Re: [css3-fonts] Addition of font-size: xxx-large

(12/04/18 15:12), Aryeh Gregor wrote:
> On Wed, Apr 18, 2012 at 9:49 AM, John Daggett <jdaggett@mozilla.com> wrote:
>> Why does it need to be relative?  Why not allow percentages instead?
> 
> Background: the idea is that document.execCommand("fontsize", false,
> "foo") is what authors call when the user selects some text and picks
> a size of "foo" from a drop-down.

The drop-down would then have a 1~7 scale, but as I said, I haven't seen
a real world WYSIWYG which provides this. (The is reasonable, given how
weird 3 in the middle is.)

>  Currently, the API supports only
> values of 1 to 7.  Here's a demo that uses it:
> 
> http://www-archive.mozilla.org/editor/midasdemo/
> 
> Most real-world WYSIWYG editors use execCommand() sparingly if at all
> because of lack of interop, but there are enough existing users of
> execCommand() that we can't break them.  

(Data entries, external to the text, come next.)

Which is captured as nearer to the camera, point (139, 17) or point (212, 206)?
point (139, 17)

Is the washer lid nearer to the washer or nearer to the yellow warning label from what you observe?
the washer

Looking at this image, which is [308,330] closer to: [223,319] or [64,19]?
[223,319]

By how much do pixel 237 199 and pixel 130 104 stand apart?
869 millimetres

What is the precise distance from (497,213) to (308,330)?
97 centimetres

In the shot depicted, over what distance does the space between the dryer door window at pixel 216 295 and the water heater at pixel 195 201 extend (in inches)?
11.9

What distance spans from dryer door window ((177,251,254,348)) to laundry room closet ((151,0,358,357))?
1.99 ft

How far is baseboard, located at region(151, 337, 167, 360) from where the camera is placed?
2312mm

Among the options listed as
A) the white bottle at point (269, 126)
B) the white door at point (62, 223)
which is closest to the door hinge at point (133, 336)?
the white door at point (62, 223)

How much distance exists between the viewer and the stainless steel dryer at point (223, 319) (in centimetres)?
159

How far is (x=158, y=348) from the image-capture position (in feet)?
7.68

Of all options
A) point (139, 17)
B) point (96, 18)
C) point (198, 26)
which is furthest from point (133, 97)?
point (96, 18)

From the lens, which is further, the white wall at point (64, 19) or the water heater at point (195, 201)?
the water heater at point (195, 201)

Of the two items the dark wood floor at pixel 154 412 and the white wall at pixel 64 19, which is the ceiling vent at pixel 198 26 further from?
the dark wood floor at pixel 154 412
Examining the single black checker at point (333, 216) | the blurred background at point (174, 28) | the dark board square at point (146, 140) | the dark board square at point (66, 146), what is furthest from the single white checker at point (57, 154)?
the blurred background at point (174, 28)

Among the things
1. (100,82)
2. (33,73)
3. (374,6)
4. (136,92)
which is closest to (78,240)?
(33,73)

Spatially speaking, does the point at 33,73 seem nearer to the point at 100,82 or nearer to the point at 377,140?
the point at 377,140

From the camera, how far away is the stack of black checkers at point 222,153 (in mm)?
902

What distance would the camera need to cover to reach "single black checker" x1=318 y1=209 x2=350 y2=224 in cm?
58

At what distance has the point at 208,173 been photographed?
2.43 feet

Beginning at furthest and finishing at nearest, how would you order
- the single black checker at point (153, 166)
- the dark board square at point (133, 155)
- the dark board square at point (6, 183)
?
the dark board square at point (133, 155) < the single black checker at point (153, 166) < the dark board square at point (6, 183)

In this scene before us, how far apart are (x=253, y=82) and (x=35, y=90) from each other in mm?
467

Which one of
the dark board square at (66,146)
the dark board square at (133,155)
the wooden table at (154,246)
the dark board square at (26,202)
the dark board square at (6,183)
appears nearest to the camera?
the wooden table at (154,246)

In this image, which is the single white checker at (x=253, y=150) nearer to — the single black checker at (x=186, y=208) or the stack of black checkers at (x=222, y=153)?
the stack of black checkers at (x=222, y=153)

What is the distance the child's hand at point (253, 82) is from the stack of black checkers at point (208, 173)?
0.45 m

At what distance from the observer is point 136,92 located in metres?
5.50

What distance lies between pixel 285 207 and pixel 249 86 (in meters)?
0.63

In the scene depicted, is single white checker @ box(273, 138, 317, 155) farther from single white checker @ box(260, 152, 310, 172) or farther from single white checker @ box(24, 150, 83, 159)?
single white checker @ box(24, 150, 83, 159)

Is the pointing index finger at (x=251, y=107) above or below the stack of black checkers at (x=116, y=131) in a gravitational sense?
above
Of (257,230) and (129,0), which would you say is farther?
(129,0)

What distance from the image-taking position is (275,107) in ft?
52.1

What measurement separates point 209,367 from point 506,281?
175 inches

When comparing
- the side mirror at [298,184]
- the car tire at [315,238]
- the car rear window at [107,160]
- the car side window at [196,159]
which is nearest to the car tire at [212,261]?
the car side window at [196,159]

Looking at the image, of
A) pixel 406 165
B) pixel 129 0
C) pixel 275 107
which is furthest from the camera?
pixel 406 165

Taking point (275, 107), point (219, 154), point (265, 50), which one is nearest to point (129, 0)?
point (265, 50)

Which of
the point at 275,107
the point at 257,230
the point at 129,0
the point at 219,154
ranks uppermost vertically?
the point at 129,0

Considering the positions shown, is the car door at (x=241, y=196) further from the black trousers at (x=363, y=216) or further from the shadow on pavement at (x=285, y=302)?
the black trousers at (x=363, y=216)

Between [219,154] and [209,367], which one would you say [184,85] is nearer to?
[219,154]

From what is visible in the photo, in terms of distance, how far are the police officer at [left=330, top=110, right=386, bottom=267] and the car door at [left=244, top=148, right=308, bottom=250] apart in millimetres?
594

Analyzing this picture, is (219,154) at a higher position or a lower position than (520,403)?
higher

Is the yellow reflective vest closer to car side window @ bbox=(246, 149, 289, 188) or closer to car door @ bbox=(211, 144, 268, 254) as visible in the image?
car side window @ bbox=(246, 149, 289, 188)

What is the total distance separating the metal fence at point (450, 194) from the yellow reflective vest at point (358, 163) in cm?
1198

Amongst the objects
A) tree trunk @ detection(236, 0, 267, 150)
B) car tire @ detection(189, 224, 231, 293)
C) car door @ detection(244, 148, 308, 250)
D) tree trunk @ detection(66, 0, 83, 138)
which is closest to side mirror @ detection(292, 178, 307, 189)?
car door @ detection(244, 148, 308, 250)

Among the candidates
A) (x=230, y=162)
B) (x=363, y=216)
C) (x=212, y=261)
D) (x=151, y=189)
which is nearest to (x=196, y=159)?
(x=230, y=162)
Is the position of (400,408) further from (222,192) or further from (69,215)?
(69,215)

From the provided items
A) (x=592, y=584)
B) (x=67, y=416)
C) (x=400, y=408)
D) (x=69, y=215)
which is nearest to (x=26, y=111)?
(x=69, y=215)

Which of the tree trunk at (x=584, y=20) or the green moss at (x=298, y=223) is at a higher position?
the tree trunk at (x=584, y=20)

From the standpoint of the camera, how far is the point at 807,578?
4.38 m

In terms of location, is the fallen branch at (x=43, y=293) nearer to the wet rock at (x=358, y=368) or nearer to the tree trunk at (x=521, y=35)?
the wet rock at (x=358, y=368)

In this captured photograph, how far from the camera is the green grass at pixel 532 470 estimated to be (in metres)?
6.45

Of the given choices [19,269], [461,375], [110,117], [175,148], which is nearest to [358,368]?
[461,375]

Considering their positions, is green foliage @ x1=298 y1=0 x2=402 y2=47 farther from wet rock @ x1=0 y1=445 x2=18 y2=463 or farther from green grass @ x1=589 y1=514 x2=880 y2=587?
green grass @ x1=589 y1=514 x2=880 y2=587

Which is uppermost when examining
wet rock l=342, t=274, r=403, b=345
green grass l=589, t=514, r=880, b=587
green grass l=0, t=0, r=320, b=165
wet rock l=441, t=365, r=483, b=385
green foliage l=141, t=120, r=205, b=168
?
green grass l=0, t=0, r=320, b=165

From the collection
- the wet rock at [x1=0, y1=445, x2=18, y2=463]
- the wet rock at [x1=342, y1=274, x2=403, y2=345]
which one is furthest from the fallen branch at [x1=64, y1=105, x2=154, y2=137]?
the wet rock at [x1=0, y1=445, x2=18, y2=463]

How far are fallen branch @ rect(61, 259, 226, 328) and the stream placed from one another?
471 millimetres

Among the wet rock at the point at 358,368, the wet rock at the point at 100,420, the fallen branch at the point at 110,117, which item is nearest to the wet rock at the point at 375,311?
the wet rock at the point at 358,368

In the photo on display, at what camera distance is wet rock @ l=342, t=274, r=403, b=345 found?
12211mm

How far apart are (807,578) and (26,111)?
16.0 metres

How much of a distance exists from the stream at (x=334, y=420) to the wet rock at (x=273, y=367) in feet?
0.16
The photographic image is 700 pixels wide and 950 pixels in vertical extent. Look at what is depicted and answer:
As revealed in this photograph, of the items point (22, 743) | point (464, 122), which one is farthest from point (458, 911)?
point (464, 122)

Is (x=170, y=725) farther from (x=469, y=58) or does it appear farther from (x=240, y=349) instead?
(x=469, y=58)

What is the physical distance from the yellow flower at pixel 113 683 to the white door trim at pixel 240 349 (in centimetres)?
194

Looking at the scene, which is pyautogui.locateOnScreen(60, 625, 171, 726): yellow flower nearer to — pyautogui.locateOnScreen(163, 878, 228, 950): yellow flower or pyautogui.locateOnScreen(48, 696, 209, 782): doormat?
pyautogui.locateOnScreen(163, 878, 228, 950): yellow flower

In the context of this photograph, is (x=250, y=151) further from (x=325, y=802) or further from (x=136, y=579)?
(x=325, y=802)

Given that IE and Opera don't support "styleWithCSS" (and also WebKit
outputs the proprietary -webkit-xxx-large), I doubt it breaks anything
if you just say "fontSize" doesn't support "styleWithCSS". Even your
current workaround - output <font size=7> when the value is 7 - won't
break anything.

As another idea: always output with the 'rem' unit when "styleWithCSS"
is on. This is as you said, relying on the 'font-size' of the root
element being fixed, but I think this is better than adding a value
that's mostly useless.

If there's strong use case of a unit relative to the initial font size
instead of the font size of the root, which is pretty much the use cases
of the 'xx-large' keywords, we should instead introduce that unit.

> This is more or less what we're planning to do, but we still have to
> support the existing fontSize command forever -- just like we have to
> support <font> forever, even though it's obsolete.  So it would be
> nice if it could be implemented cleanly in terms of CSS.

If all implementers support the last statement, I am fine withdrawing
all my opinions regarding this.

> There's no reason CSS shouldn't have feature-parity with obsolete 
> HTML markup.

Besides no one has any interest in moving the CSS3 Marquee Module
forward. And lack of feature-parity is this case is a myth. Of course
you can use any absolute length as 'font-size'.

Googling "CSS xxx-large" gives me very few results. This value is
clearly not very useful for Web developers, but if implementers really
want it for performance reasons and whatnot, as a user I should be happy
to accept any performance improvement.

I should note that adding a new value to 'font-size' means that we have
to update all the documentation about 'font-size', and this is a cost.